Now we are developing therapies based on knocking out the macrophages themselves. We just have not had time to develop the interventional strategies from a metabolism standpoint.

Looking Ahead

Will it be possible to detect and interrupt cell metabolic coupling and stop cancer metastasis over the next decade?

Absolutely. Over the past couple of years, there has been a true resurgence in interest in cancer metabolism, in learning about what is going on metabolically in a tumor, and in how that process can be targeted.

I wish I could report to you that I have a new therapy based on our findings. But we are looking very hard not only at the tumor-associated macrophage interruption and targeting story, as well as the metabolism story. I am very keen on thinking about cancer as an ecosystem, and I believe that in the next 10 years there is going to be a huge step forward in this area.

A few years ago, oncologists were enthusiastic about sequencing every patient’s tumor, and that is still true today. But except in a few instances, the number of actionable targets for which a drug has been found is probably less than 20%. And while those targeted therapies are good, they are not curative. We are now recognizing that such a low percentage is just not good enough.

What is fascinating about the ecology argument is that it takes into account not only cell evolution, but the environment the tumor is living in as well. By looking at both together we can potentially develop better therapies, and we are doing this all the time.
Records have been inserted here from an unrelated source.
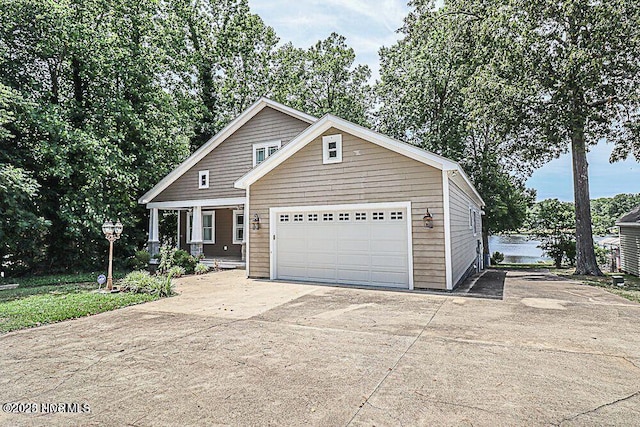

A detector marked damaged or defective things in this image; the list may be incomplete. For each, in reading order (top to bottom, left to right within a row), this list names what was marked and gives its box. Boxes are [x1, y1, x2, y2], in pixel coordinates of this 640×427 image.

driveway crack [344, 300, 444, 426]
driveway crack [556, 392, 640, 427]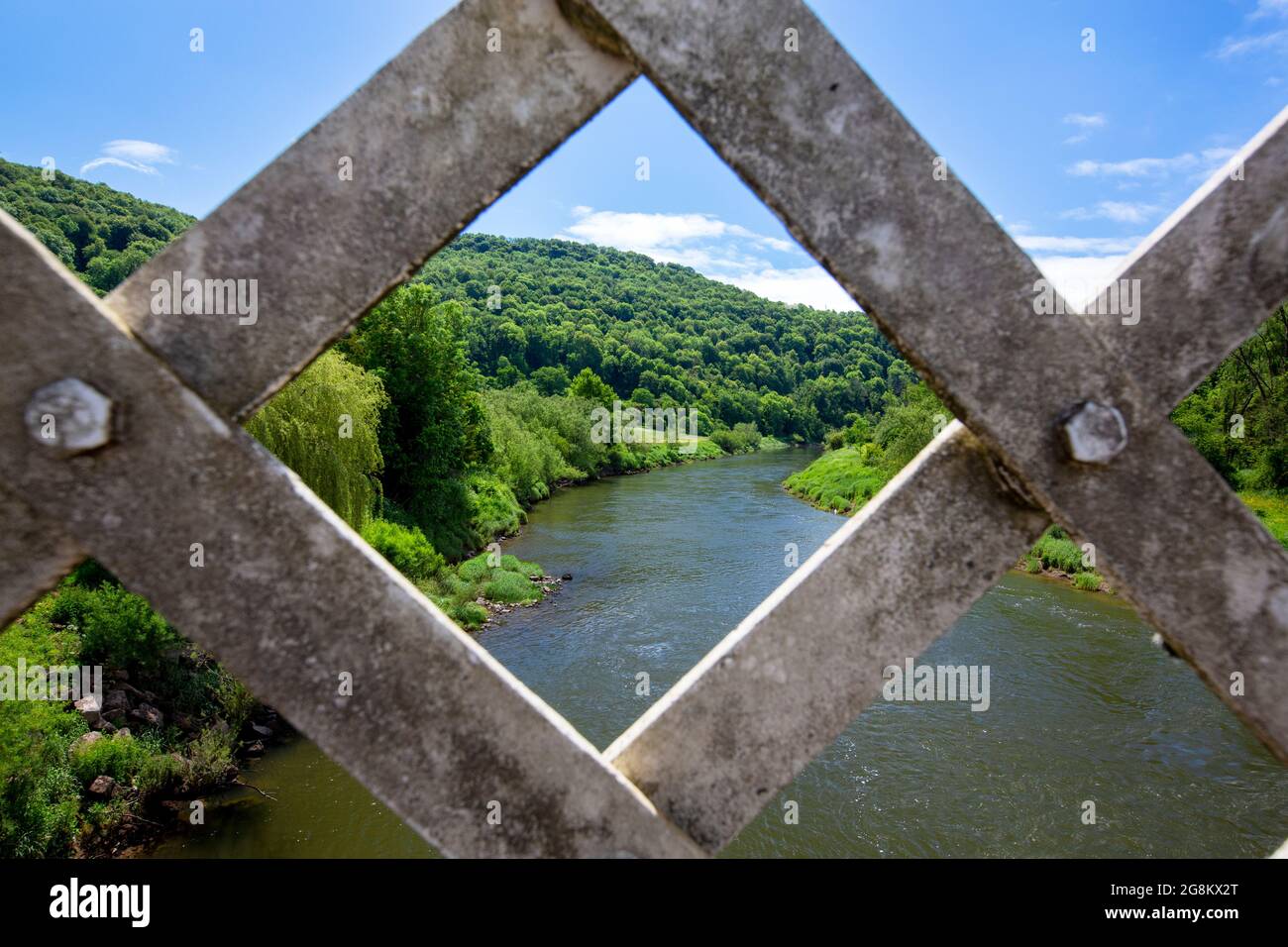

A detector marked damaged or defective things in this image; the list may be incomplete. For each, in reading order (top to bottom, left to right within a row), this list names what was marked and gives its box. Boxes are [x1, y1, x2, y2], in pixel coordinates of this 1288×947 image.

rusty metal bolt [24, 378, 113, 456]
rusty metal bolt [1056, 399, 1127, 466]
Bevacizumab (Avastin), for example, is a microenvironment-targeted drug.

We think that the answer to how cancer is going to be treated in the future is with combination therapy that targets both the malignant cells and the cancer ecosystem. ■

Disclosure: Dr. Pienta reported no potential conflicts of interest.

Reference

1. Kianercy A, Beltri R, Pienta KJ: Critical transitions in a game theoretic model of tumour metabolism. Interface Focus 4:20140014, 2014.